● The task
The line bearing "genus: Psophia", together with all lines after it to the end of the material, should be repeated exactly; leave out everything else.

● Information provided
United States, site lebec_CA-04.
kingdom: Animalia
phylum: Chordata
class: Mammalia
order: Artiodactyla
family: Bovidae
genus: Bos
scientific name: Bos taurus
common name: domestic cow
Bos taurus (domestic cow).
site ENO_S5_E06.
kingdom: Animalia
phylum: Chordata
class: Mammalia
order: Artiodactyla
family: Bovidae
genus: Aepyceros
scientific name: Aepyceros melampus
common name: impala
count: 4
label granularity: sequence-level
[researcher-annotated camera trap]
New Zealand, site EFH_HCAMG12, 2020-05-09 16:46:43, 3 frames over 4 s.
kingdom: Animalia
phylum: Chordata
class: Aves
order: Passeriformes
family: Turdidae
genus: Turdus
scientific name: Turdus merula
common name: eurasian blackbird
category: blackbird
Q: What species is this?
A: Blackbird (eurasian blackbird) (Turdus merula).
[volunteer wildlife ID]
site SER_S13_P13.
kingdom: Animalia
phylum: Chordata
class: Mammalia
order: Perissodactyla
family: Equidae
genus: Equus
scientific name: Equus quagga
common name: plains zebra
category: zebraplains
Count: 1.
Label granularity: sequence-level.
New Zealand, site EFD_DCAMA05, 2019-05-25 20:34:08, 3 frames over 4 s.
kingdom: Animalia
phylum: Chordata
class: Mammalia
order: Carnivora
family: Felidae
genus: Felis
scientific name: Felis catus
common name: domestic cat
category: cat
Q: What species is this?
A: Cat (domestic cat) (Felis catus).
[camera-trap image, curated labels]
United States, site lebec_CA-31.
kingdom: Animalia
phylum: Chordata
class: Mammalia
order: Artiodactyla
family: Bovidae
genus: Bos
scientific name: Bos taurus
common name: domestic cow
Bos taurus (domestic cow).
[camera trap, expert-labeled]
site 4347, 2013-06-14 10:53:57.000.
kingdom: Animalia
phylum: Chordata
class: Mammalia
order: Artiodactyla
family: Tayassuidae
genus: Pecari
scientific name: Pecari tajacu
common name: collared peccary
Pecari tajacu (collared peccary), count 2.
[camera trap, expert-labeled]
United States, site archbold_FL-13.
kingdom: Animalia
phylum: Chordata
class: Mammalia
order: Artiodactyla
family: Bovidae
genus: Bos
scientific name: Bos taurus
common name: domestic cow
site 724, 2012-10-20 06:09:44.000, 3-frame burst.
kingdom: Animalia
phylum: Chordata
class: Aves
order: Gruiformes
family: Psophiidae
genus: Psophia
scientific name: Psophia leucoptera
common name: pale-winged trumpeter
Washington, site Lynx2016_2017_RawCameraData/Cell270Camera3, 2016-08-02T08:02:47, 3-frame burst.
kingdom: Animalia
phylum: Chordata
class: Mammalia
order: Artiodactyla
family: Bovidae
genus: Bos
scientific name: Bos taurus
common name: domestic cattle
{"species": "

● Output
genus: Psophia
scientific name: Psophia leucoptera
common name: pale-winged trumpeter
Washington, site Lynx2016_2017_RawCameraData/Cell270Camera3, 2016-08-02T08:02:47, 3-frame burst.
kingdom: Animalia
phylum: Chordata
class: Mammalia
order: Artiodactyla
family: Bovidae
genus: Bos
scientific name: Bos taurus
common name: domestic cattle
{"species": "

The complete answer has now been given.